Minggu, 24 Januari 2016

Hutan Adat Masih Tetap Dilestarikan

Karang Bajo. Pejabat Penunggu Hutan Adat Bangket Bayan ( Penyangkol Perumbak Daya ) Budanom, juga keturunan Mak Lokak Walin Gumi menyampaikan bahwa Hutan adat yang di kelolanya dari dahulu sampai sekarang masih tetap terjaga dan kami lestarikan, karena pengelolaan, Pengawasan dan perlindungan hutan kami laksanakan bersama dan didukung masyarakat adat dan  Pemerintah Desa Karang Bajo dibuktikan dengan adanya Perdes Nomor 1 tahun 2006 tentang Pelestarian Hutan adat.24-01-16

Menimbang :  a. bahwa berdasarkan data dan fakta keberadaan hutan Adat sampai   
    saat ini masih dapat di pertahankan dan di akui oleh masyarakat  Adat;
b. bahwa Hutan Adat yang dikelola oleh masyarakat  adat harus  mendapatkan 
    perlindungan hukum dari Pemerintah Negara Repoblik Indonesia;
c. bahwa agar hutan Adat aman, terlindungi dan terlestari maka perlu adanya   
    awiq awiq dan aturan ;
d. bahwa untuk mengurangi bentuk organisasi dan intervensi kekuasaan, baik dari lembaga adat, masyarkat, pemerintah ataupun pihak lain dalam pengelolaan sumberdaya alam khusunya hutan adat maka perlu ada pran dan wewenang yang jelas;
e. bahwa berdasarkan pertimbangan sebagaimana dimaksud hurup a, b, c dan d tersebut di atas perlu menetapkan Peraturan Desa Karang Bajo Kecamatan Bayan Kabupaten Lombok Barat tentang Pelestarian Hutan Adat.
=====
§ **TUGAS 1**:
Salin bagian teks tentang hutan adat di atas, mulai dari "Menimbang :  a." dan terus sampai "Barat tentang Pelestarian Hutan Adat.".
§ **TUGAS 2**:
Menurut teks tentang hutan adat di atas, peraturan desa apa yang membuktikan dukungan Pemerintah Desa Karang Bajo terhadap pengelolaan hutan adat?
Entri di bawah ini tidak diperlukan.

§ **DAFTAR DATA**:
=====
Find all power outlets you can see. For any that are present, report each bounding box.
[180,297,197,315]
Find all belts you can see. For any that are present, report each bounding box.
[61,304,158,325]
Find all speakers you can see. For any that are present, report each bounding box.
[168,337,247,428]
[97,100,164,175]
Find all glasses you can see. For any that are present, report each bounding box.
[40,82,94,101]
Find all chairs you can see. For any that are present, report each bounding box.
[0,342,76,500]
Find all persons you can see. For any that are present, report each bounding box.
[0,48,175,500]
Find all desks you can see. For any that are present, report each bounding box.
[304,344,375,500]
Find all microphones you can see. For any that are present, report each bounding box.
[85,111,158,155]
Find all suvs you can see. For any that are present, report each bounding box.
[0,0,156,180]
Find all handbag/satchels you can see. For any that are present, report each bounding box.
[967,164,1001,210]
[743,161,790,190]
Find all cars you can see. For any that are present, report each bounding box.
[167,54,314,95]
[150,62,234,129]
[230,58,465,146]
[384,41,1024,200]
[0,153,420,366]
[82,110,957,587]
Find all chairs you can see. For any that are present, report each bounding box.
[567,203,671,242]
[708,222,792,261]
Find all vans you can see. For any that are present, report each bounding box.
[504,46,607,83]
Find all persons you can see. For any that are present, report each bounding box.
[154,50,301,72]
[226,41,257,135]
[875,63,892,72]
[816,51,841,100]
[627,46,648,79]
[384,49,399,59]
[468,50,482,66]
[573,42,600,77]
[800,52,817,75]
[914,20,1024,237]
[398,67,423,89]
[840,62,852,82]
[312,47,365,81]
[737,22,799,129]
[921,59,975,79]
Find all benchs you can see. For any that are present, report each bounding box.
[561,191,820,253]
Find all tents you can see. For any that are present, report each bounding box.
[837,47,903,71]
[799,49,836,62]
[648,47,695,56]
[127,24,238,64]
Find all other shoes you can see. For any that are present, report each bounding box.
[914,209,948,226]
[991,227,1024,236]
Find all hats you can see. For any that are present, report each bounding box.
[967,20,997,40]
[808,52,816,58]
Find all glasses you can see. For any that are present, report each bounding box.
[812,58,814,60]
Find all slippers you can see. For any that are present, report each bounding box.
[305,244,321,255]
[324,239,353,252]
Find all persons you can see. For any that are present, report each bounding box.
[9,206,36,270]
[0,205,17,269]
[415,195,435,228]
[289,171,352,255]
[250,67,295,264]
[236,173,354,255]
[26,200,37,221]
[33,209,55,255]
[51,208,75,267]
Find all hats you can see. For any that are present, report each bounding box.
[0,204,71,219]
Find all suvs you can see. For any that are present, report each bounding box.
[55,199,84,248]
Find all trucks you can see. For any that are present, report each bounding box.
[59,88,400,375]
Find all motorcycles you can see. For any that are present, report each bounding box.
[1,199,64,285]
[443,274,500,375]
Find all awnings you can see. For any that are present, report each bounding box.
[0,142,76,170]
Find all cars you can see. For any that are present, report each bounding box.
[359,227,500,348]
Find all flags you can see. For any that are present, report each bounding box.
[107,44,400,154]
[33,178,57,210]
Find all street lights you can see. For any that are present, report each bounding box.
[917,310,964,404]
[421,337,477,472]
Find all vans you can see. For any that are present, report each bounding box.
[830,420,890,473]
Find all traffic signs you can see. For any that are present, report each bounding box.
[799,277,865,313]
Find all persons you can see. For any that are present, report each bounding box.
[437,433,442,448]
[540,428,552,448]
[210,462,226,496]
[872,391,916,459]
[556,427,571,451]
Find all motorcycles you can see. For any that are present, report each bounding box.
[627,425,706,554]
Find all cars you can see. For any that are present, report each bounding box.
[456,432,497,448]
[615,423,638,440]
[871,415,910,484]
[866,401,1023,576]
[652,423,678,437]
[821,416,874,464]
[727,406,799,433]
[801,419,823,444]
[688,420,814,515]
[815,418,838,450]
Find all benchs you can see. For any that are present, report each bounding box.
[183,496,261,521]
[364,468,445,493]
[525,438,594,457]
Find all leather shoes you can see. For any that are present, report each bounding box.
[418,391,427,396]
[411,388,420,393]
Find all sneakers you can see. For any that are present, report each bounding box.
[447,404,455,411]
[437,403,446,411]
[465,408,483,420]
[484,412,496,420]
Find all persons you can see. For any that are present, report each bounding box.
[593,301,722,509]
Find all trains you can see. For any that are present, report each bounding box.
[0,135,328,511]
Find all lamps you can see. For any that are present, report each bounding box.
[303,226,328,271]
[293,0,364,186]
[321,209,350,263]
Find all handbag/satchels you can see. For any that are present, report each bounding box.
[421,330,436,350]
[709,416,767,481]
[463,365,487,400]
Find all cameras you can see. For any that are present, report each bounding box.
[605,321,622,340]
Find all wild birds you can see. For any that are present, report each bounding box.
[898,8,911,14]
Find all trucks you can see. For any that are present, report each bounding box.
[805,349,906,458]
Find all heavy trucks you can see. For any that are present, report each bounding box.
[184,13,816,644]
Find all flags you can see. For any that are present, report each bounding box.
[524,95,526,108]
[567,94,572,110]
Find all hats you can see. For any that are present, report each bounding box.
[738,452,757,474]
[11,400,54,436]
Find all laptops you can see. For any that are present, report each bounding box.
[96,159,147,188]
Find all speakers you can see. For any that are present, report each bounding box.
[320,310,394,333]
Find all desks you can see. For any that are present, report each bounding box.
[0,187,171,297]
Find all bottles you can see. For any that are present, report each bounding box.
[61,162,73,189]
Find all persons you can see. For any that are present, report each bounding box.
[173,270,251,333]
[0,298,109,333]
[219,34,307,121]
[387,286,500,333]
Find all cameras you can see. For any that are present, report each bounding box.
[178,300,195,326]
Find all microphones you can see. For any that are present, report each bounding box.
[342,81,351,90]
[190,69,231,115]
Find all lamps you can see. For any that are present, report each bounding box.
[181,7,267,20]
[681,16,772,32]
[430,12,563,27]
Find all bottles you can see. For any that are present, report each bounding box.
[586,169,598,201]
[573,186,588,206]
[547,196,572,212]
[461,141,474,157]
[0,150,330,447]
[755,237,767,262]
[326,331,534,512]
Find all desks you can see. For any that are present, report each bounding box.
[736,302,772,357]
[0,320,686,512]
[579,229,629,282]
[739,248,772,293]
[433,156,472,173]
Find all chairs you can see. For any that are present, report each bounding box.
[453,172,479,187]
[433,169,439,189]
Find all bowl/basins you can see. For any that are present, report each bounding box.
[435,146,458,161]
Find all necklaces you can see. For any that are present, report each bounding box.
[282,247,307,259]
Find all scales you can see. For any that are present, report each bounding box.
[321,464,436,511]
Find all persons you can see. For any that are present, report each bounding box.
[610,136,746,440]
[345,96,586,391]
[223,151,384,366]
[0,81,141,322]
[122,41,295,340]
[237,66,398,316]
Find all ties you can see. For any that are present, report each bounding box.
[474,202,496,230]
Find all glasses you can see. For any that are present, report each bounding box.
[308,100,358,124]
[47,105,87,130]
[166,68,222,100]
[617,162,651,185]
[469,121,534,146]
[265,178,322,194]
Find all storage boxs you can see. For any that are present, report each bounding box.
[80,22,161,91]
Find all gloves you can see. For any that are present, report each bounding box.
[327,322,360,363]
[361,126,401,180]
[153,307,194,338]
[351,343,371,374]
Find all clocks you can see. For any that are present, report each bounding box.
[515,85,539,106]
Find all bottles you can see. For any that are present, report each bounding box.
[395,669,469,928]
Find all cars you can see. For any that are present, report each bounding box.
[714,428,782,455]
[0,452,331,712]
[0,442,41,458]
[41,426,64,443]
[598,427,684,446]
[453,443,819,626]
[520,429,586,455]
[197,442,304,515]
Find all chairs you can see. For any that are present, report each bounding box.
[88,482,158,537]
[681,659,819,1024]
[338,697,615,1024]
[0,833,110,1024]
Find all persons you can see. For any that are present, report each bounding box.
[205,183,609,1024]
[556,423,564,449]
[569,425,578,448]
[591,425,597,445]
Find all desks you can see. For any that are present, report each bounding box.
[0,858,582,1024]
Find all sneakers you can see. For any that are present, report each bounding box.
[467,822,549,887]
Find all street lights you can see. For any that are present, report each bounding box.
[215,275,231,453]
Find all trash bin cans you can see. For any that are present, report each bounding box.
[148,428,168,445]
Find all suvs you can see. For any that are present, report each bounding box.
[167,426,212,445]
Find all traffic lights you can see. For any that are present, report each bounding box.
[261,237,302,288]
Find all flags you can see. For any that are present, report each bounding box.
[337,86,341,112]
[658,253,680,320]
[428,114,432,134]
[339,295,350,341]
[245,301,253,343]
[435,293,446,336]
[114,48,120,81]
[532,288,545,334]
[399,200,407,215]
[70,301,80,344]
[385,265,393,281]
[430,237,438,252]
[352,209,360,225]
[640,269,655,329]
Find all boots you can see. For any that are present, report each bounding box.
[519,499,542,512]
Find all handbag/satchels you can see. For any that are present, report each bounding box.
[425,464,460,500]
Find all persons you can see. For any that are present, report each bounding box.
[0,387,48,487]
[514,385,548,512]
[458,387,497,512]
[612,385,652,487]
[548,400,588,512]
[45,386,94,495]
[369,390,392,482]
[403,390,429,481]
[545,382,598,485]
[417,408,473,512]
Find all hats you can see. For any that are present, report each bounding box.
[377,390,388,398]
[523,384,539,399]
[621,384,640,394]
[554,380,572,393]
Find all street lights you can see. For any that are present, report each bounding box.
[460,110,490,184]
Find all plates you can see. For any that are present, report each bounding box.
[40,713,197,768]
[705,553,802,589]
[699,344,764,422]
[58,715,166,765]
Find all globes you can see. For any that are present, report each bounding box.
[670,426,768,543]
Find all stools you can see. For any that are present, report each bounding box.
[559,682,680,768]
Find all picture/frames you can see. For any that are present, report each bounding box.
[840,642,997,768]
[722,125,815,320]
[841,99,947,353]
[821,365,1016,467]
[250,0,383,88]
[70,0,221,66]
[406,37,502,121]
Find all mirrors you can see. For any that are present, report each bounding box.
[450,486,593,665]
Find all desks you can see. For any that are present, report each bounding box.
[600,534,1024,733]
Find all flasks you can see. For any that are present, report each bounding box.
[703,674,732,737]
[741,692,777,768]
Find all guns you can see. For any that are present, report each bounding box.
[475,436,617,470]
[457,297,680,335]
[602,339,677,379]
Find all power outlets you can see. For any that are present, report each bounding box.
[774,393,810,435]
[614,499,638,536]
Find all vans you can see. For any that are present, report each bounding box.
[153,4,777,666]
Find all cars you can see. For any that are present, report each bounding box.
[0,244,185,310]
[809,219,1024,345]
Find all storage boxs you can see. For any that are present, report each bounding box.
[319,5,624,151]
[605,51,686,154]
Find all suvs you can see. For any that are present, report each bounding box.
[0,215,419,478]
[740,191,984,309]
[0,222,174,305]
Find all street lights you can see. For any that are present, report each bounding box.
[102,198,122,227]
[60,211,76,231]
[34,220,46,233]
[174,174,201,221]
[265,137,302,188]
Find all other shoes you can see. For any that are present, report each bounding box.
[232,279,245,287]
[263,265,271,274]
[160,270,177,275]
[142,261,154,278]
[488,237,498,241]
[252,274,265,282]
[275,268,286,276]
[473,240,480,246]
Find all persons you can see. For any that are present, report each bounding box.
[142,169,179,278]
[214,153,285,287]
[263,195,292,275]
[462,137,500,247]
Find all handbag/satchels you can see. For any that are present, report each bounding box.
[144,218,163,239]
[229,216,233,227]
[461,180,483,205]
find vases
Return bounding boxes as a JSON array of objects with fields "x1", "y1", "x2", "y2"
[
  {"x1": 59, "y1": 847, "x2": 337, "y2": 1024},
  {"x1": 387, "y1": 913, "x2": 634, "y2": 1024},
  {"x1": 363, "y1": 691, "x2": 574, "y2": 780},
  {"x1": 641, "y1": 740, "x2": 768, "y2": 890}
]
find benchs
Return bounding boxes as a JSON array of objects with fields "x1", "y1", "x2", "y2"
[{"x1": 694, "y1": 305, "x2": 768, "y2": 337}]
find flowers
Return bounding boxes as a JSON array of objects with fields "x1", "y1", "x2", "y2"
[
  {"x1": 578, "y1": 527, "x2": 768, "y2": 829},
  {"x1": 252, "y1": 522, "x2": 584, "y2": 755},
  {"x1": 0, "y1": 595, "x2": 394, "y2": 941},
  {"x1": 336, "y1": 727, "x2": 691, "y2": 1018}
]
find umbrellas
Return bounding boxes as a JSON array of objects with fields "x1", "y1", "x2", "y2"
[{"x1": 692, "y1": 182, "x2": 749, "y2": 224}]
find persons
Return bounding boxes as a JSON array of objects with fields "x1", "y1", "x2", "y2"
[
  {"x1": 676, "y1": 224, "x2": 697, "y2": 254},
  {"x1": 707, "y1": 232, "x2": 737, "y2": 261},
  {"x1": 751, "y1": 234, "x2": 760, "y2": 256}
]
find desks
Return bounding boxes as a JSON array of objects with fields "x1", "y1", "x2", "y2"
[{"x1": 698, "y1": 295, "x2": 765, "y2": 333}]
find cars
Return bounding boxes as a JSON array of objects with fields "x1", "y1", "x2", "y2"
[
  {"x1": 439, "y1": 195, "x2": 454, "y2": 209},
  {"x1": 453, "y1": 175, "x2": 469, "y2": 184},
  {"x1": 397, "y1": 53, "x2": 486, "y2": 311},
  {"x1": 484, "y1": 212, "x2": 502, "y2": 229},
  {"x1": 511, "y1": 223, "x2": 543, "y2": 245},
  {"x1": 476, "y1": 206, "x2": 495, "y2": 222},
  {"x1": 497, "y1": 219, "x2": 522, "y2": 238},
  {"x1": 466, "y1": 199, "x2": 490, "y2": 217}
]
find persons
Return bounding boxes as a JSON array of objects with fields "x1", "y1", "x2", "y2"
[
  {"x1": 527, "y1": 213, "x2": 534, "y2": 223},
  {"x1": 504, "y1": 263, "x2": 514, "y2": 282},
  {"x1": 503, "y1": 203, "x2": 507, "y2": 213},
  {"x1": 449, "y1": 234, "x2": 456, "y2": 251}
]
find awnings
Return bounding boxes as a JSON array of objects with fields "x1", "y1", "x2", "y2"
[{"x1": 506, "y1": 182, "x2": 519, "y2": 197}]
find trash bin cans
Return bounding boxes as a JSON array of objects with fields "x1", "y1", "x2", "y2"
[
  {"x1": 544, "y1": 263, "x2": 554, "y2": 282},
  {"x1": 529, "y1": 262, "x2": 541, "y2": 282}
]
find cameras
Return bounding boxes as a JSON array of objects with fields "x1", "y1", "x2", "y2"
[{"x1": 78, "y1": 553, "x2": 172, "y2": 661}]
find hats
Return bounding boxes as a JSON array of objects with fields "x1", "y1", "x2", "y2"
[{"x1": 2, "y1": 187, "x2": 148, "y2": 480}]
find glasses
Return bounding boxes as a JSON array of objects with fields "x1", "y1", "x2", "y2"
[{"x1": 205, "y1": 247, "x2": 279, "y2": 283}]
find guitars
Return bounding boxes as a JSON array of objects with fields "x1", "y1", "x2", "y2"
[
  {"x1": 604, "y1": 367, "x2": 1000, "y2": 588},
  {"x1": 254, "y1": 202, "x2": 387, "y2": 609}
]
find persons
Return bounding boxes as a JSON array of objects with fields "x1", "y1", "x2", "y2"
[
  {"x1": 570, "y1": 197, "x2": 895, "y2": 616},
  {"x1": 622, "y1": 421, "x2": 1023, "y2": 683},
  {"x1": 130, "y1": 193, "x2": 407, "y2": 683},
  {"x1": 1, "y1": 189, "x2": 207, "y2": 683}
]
=====
§ **JAWABAN TERTULIS 1**:
Menimbang :  a. bahwa berdasarkan data dan fakta keberadaan hutan Adat sampai   
    saat ini masih dapat di pertahankan dan di akui oleh masyarakat  Adat;
b. bahwa Hutan Adat yang dikelola oleh masyarakat  adat harus  mendapatkan 
    perlindungan hukum dari Pemerintah Negara Repoblik Indonesia;
c. bahwa agar hutan Adat aman, terlindungi dan terlestari maka perlu adanya   
    awiq awiq dan aturan ;
d. bahwa untuk mengurangi bentuk organisasi dan intervensi kekuasaan, baik dari lembaga adat, masyarkat, pemerintah ataupun pihak lain dalam pengelolaan sumberdaya alam khusunya hutan adat maka perlu ada pran dan wewenang yang jelas;
e. bahwa berdasarkan pertimbangan sebagaimana dimaksud hurup a, b, c dan d tersebut di atas perlu menetapkan Peraturan Desa Karang Bajo Kecamatan Bayan Kabupaten Lombok Barat tentang Pelestarian Hutan Adat.

§ **JAWABAN TERTULIS 2**:
Perdes Nomor 1 tahun 2006 tentang Pelestarian Hutan Adat.